I should have applied my own Law of Conservation of Characters here. If I had, it would have been obvious, because why bother creating a whole new character who might need, you know, their own back story and identity when you can just fast-grow another character? But Zach Dean got paid to write this. I’m starting to wonder if I’m the dumb one. Don’t answer that.
Also, in a world overrun with hungry aliens, there is a surprising amount of down time available for intense, emotional conversations.
You can tell they’re disturbing because Chris Pratt looks a bit grumpy in these scenes.
They even put a little hat on this plot point and make it do a charming little dance when Dan’s daughter tell shim she specifically brought him to the future for a reason.
To be fair, in a nod towards the fact that women exist, it’s Dan’s wife who actually has the revelation.

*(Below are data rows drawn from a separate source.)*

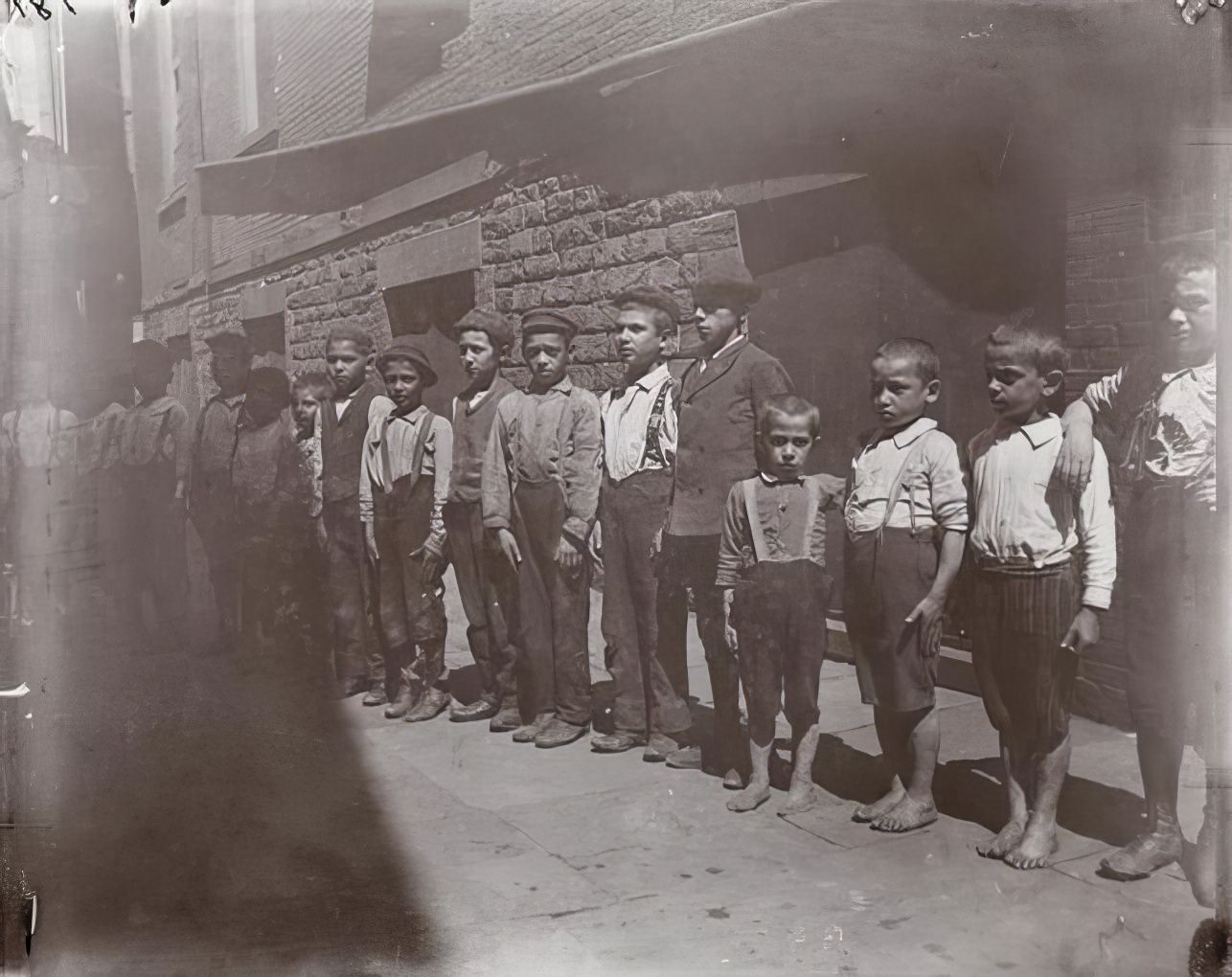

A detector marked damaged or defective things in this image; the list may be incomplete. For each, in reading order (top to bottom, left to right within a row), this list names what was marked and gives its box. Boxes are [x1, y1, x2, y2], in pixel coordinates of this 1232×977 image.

ragged shirt [358, 404, 456, 556]
ragged shirt [483, 375, 602, 544]
ragged shirt [598, 360, 674, 483]
ragged shirt [713, 473, 847, 586]
ragged shirt [843, 414, 970, 533]
ragged shirt [973, 414, 1119, 609]
ragged shirt [1088, 354, 1219, 494]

At which point he pats her on the head and says I’ll take it from here, little lady. No, of course not, but the fact that you entertained that possibility for just a moment speaks volumes.
For example, while writing this essay I was eating peanuts and a nut slipped out of my hand and fell on the floor and I reached down to pick it up and wrenched something in my back and now I’m doubled over typing this on the floor. In short, if aliens invade, throw me at them to slow them down.
The minute they started dropping their own soldiers into a nice hard-surfaced urban setting so that most of them would die upon impact...
It was such a stupid script. I don;t understand how such a thing gets passed through so many hands getting the OK for huge sums of money, without someone saying "hey, wait a minute... can we clean up some of this story?" Did I mention agai the HUGE sums of money they put into such beasts?